Here's an example to demonstrate the use of call:

const obj = {
    name : "Harry",
    greet : function (greet) {
        console.log(`${greet} ${this.name}`);
    }
}
obj.greet("hi"); // returns hi harry 
// what if we want to change the this instance for a new object we can use 
const obj1 = {
    name : "Joe",
}
obj.greet.call(obj1, "welcome"); // returns welcome Joe

By using the call() method the first parameter is the instance that we specified to obj1, then we passed the parameter required by the function to work.

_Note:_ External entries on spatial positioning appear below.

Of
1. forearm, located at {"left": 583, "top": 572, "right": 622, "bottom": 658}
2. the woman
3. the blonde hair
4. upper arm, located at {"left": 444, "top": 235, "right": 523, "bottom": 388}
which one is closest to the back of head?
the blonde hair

Similarly, we can specify this keyword in the function and then change this instance with the help of the call() method.

.apply()

The "apply" method is similar to the "call" method, but instead of passing individual arguments to the function, it takes an array of arguments.

const obj = {
    name : "Harry",
    greet : function (greet, post) {
        console.log(`${greet} ${this.name}, ${post}`);
    }
}
obj.greet("hi","chairpersor"); // returns hi harry, chairperson
// what if we want to change the this instance for a new object we can use 
const obj1 = { name : "Joe" }
obj.greet.apply(obj1,["welcome","leader"]); // returns welcome Joe, leader

Here we passed the first argument our this keyword and in the second argument we passed the array of parameters. This method can be used when we have multiple parameters used in our function.

.bind()

It works just the same as .call() method, the only difference is that the bind() method returns a new function that can be stored for a particular type of function.

const obj = {
    name : "Harry",
    greet : function (greet) {
        console.log(`${greet} ${this.name}`);
    }
}
obj.greet("hi"); // returns hi harry 
const obj1 = { name : "Joe" }
const welcomeJoe = obj.greet.bind(obj1, "welcome");
const byeJoe = obj.greet.bind(obj1, "bye");
welcomeJoe(); // returns welcome Joe
byeJoe(); // returns bye Joe

Here we used the .bind() method to create a specific function welcomeJoe and byeJoe which is fixed every time we call the function it gives the same output.